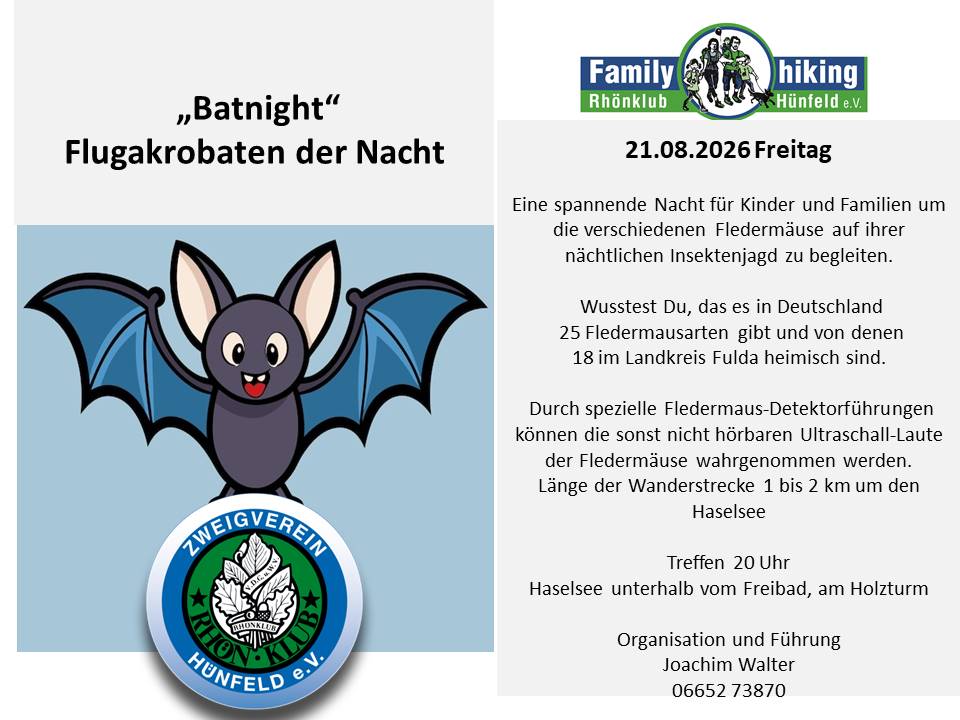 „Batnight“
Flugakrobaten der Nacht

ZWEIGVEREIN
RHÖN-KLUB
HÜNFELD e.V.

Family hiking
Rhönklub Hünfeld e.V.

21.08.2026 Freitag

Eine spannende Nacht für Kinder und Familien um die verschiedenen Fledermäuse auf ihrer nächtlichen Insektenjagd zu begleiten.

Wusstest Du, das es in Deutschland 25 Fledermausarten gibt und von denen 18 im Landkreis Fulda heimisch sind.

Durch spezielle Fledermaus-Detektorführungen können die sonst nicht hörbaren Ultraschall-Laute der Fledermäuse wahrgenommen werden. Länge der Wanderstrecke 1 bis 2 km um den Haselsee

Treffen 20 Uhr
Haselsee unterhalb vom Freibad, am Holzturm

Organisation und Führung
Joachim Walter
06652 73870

***

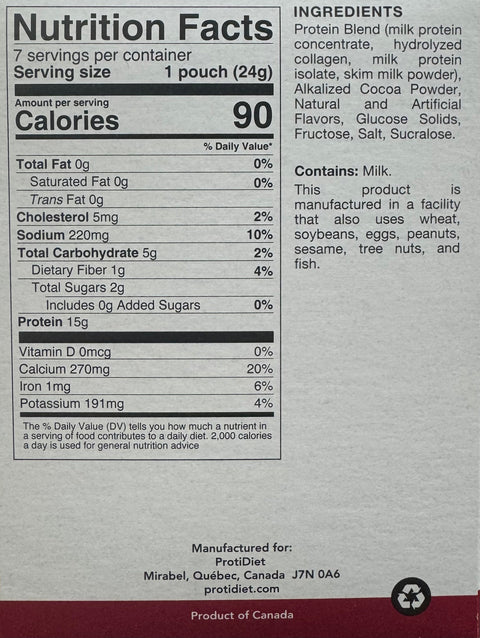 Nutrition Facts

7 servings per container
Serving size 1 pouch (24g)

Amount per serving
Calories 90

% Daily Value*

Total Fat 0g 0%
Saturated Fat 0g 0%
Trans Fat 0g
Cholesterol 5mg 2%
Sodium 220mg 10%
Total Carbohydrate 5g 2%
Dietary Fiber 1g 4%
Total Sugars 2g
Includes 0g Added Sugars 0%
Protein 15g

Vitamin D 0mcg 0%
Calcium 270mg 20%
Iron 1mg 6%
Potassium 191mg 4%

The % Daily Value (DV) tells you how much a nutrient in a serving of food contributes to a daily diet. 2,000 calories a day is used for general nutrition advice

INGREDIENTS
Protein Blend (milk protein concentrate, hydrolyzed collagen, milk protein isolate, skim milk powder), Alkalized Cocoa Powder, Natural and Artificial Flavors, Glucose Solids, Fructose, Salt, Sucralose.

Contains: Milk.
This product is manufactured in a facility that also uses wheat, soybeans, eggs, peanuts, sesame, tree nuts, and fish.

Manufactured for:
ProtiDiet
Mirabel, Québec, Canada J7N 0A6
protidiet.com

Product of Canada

***

Task
One stretch of the lines above is wanted, from the line that contains "21.08.2026 Freitag" through the line that contains "06652 73870". Output it exactly.

Response below
21.08.2026 Freitag

Eine spannende Nacht für Kinder und Familien um die verschiedenen Fledermäuse auf ihrer nächtlichen Insektenjagd zu begleiten.

Wusstest Du, das es in Deutschland 25 Fledermausarten gibt und von denen 18 im Landkreis Fulda heimisch sind.

Durch spezielle Fledermaus-Detektorführungen können die sonst nicht hörbaren Ultraschall-Laute der Fledermäuse wahrgenommen werden. Länge der Wanderstrecke 1 bis 2 km um den Haselsee

Treffen 20 Uhr
Haselsee unterhalb vom Freibad, am Holzturm

Organisation und Führung
Joachim Walter
06652 73870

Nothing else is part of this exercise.